>> begin PAGE

2. The coming of Nemed into Ireland.
3. The coming of the Firbolgs into Ireland.
4. The invasion of the Tuatha De Danann, or People of the god Dana.
5. The invasion of the Milesians (Sons of Miled) from Spain, and their conquest of the People of Dana.
With the Milesians we begin to come into something resembling history—they represent, in Irish legend, the Celtic race; and from them the ruling families of Ireland are supposed to be descended. The People of Dana are evidently gods. The pre-Danaan settlers or invaders are huge phantom-like figures, which loom vaguely through the mists of tradition, and have little definite characterisation. The accounts which are given of them are many and conflicting, and out of these we can only give here the more ancient narratives.
The Coming of Partholan
The Celts, as we have learned from Caesar, believed themselves to be descended from the God of the Underworld, the God of the Dead. Partholan is said to have come into Ireland from the West, where beyond the vast, unsailed Atlantic Ocean the Irish Fairyland, the Land of the Living—i.e., the land of the Happy Dead—was placed. His father's name was Sera (? the West). He came with his queen Dalny74 and a number of companions of both sexes. Ireland—and this is an imaginative touch intended to suggest extreme antiquity—was then a different country, physically, from what it is now. There were then but three lakes in Ireland, nine rivers, and only one plain. Others were added gradually [pg 97] during the reign of the Partholanians. One, Lake Rury, was said to have burst out as a grave was being dug for Rury, son of Partholan.

>> end PAGE
>> begin DATASET CONTENT

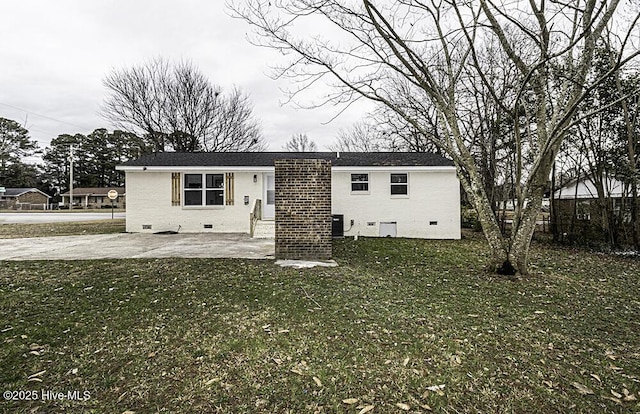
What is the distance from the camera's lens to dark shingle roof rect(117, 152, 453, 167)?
13406 mm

>> end DATASET CONTENT

REQUIRED WORK.
- a) According to the passage on Ireland's legendary invasions, from what direction did Partholan come into Ireland?
- b) Reproduce the passage on Ireland's legendary invasions word for word between "4. The invasion" and "People of Dana.", inclusive.
The listing isn't needed for any of this.

SOLUTIONS IN ORDER.
- a) From the West.

- b)
4. The invasion of the Tuatha De Danann, or People of the god Dana.
5. The invasion of the Milesians (Sons of Miled) from Spain, and their conquest of the People of Dana.